TIMETURK | HABER MERKEZİ
Capitol Hill'deki Amerikan ve İsrail yanlısı düşünce kuruluşu olan Orta Doğu Gerçekleri Vakfı'nın (EMET) kurucusu ve başkanı Sarah Stern, Jerusalem Post'ta yayınlanan yazısında Kürtler ile Yahudiler arasındaki benzerliklere atıfta bulunarak, dünyanın devletsiz en büyük etnik grubu Kürtlerin demokrasi, insan hakları ve barış içinde yaşamaya olan bağlılığına övgüler dizdi.
“İSRAİL BAYRAKLARI DALGALANDIRILDI”
Çevirisi Nerina Azad'da yayınlanan makalede Sarah Stern, “Kürtlerin self-determinasyon arayışı başladığında onları kucaklayan İsrail bir başına kaldı. Başbakan Benjamin Netanyahu Kürtleri ‘cesur, değerlerimizi paylaşan Batı yanlısı insanlar' olarak tanımladı. Derin bağlılık karşılıklıdır. Kurdistan Bölgesi, Amerika ve Avrupa'daki bağımsızlık yanlısı Kürt mitinglerinde İsrail bayrakları dalgalandırıldı.” dedi.
“KÜRDİSTAN'IN DÜŞMANLARI ABD VE İSRAİL'İN DE DÜŞMANI”
“Uygarlık ile barbarlık arasında sadece Kürtler savaştı” diyen Stern, “Kürdistan'ın düşmanları ABD'nin ve aynı zamanda İsrail devletinin de düşmanlarıdır. 2014 yazında Irak ordusu halifeliğin (IŞİD) birliklerinin önünden kaçtığında uygarlık ile barbarlık arasındaki cephede savaşanlar sadece Kürtlerdi. Elbette, Kürtler her şeyi daha önce de gördüler. İhanet duygusu onlar için yeni bir şey değil.” ifadelerini kullandı.
“KÜRTLERİN ÖYKÜSÜ YAHUDİLERİNKİNE BENZİYOR”
Yazısında Kürtlerin Mezopotamya coğrafyasında maruz kaldığı zulümlere atıfta bulunan Stern, “Bu anlatılanlar tanıdık geliyordur, çünkü Kürtlerin öyküleri Yahudilerin öykülerinden farklı değildir. Etnik açıdan benzersiz, zengin bir kültüre, insan haklarına ve barış içinde bir arada yaşamaya kökten bağlılığa sahip ve kendilerine ait bir yer arayışı içinde olan insanlar. Yahudiler olarak sürekli zulüm korkusunu çok iyi biliriz. Nazi soykırımı travmasının ardından, İsrail'in biz Yahudiler için yeni bir soykırıma uğramamak için yegane güvenilir bir yer olduğunun farkına vardık.” değerlendirmesinde bulundu.

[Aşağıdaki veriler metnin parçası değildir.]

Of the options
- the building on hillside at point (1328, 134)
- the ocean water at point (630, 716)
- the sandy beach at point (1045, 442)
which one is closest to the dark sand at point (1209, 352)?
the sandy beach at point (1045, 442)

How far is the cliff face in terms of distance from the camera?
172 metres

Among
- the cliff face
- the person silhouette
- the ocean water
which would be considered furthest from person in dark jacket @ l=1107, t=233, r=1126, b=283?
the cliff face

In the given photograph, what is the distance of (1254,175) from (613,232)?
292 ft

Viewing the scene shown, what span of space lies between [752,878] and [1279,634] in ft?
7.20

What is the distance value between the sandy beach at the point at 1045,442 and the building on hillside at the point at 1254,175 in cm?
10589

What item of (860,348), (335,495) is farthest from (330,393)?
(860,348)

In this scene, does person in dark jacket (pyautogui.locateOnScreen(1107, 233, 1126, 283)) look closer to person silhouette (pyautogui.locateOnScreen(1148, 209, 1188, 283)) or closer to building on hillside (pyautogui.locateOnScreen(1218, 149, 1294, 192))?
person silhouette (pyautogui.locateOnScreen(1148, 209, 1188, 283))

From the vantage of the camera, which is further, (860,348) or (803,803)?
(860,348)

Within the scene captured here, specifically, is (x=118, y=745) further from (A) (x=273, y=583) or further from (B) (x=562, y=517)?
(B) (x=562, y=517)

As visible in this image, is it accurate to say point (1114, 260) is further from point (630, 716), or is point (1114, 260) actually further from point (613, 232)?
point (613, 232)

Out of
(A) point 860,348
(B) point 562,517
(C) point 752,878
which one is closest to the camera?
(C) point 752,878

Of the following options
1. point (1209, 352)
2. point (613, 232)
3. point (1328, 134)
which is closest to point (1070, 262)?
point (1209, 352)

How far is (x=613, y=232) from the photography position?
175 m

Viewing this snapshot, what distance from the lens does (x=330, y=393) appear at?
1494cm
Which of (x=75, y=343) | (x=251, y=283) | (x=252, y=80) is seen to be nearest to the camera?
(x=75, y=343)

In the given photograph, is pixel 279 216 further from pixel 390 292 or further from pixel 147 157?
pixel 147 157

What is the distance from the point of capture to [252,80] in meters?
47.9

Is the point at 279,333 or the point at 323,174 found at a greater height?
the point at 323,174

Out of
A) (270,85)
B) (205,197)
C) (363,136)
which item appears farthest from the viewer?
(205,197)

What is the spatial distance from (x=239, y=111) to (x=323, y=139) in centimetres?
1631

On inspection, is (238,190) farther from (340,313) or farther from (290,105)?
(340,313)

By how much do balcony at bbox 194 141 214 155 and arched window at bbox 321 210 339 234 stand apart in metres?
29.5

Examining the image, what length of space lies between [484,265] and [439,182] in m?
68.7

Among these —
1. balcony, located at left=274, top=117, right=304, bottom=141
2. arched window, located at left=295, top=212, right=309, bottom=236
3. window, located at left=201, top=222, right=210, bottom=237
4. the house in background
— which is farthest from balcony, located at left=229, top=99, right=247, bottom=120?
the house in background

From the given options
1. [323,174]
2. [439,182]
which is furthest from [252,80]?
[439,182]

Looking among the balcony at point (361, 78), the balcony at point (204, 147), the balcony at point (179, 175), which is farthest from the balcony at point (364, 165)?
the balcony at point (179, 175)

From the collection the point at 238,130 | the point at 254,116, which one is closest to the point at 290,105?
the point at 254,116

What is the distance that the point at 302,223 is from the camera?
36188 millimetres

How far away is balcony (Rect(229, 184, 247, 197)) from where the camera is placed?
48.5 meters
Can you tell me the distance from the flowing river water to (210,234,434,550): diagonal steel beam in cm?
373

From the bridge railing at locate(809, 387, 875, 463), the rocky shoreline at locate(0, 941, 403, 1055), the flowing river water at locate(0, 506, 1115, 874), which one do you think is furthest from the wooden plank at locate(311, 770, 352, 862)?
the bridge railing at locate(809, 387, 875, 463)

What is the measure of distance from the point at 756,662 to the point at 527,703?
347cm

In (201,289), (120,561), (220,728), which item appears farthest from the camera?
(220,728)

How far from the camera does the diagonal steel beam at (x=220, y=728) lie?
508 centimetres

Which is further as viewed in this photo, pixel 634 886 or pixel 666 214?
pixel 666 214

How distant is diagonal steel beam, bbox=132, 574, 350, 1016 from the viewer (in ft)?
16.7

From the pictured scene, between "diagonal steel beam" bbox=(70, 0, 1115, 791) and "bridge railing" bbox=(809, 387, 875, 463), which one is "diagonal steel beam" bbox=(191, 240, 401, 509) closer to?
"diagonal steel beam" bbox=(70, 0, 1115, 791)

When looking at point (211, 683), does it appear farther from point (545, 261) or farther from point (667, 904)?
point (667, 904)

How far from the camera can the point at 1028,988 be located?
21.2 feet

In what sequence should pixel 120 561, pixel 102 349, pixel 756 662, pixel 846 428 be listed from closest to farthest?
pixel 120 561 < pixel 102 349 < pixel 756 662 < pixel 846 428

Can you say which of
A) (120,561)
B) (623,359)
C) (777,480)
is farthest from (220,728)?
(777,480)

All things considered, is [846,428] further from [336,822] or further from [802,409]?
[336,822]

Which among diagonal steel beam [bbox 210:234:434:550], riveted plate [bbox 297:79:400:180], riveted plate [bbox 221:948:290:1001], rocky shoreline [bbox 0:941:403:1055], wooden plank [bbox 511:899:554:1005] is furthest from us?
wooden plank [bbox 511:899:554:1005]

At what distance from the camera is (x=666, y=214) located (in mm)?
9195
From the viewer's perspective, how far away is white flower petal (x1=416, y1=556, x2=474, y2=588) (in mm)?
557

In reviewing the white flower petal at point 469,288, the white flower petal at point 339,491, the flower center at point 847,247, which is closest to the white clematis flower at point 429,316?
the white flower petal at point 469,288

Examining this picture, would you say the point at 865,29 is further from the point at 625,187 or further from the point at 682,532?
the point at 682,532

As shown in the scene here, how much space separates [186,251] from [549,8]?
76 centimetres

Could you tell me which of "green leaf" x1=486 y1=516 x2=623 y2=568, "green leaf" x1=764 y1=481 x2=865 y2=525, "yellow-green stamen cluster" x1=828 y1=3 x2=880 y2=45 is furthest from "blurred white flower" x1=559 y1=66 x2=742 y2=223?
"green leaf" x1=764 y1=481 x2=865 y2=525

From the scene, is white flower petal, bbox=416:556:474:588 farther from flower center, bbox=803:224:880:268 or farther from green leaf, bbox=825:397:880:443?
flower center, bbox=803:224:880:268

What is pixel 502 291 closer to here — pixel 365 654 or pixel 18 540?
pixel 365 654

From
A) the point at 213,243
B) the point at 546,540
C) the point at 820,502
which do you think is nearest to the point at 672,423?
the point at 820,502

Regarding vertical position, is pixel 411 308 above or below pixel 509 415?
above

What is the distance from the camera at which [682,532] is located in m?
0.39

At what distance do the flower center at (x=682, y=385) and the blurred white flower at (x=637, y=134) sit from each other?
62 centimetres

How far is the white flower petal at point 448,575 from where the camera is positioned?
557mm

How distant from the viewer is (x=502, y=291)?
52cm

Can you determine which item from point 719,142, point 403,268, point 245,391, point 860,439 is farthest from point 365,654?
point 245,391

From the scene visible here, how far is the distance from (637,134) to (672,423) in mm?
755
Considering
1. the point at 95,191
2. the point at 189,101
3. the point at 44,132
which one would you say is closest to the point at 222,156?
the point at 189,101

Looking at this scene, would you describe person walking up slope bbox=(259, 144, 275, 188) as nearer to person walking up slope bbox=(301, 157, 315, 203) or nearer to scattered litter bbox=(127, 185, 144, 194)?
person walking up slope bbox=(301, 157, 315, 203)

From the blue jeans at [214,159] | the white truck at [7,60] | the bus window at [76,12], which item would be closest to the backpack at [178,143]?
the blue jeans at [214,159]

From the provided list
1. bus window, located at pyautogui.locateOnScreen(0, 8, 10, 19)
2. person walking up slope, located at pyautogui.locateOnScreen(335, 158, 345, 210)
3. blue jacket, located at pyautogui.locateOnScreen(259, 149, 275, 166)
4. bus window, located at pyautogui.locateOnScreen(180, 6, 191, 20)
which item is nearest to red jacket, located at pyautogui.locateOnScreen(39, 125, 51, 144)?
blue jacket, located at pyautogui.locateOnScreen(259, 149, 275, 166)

Stern, şu ifadeleri kullandı:
“Eğer Batı kendini koruma duygusu anlamında en ufak bir ahlaki bütünlüğe sahipse bütün gücüyle Kürtlerin arkasında durmalı ve “Süleymani emri” olarak adlandırılan şeyi Tahran'a geri vermeli: “Teslim olun ya da Amerika Birleşik Devletleri'nin gazabına uğrayın!”